*RECORDS FOR PROCESSING*

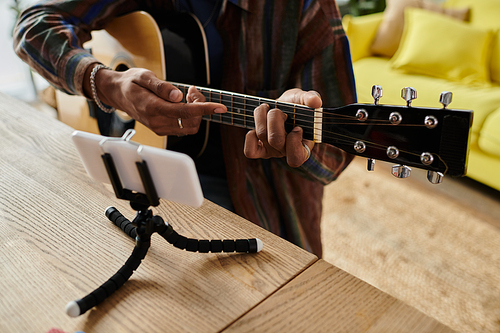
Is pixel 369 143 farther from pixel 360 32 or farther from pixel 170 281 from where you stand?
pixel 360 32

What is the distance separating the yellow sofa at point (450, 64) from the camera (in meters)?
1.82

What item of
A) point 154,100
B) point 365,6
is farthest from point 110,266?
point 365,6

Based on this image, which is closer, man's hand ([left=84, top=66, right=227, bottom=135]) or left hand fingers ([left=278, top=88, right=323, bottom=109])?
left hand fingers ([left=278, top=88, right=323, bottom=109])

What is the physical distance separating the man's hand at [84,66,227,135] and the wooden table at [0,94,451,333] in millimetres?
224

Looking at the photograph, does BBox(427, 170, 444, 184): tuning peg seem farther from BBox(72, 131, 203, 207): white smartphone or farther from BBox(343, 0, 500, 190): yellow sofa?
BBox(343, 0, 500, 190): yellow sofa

...

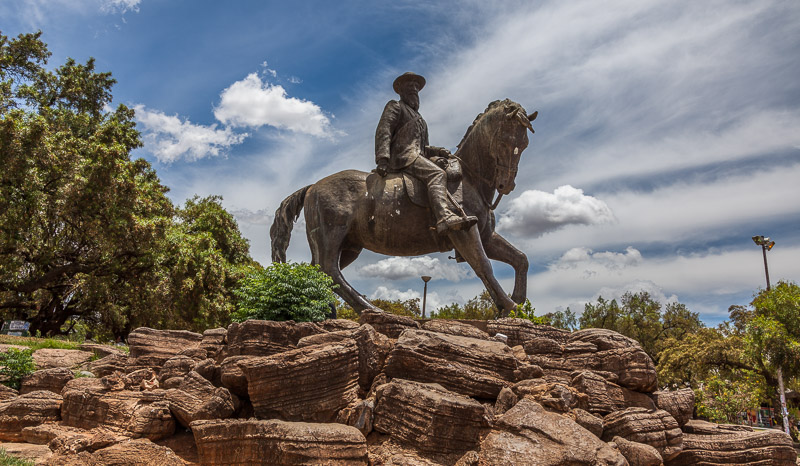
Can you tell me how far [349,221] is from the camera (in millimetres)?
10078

*STATED EXERCISE*
Filter the data above and copy every line that contains the string "What".

*OUTPUT*
What is the distance separating the yellow sofa at point (450, 64) from the camera (in meters)?
What item of
What is the physical distance separating the man's hand at [84,66,227,135] and the wooden table at [0,94,451,333] in millimetres?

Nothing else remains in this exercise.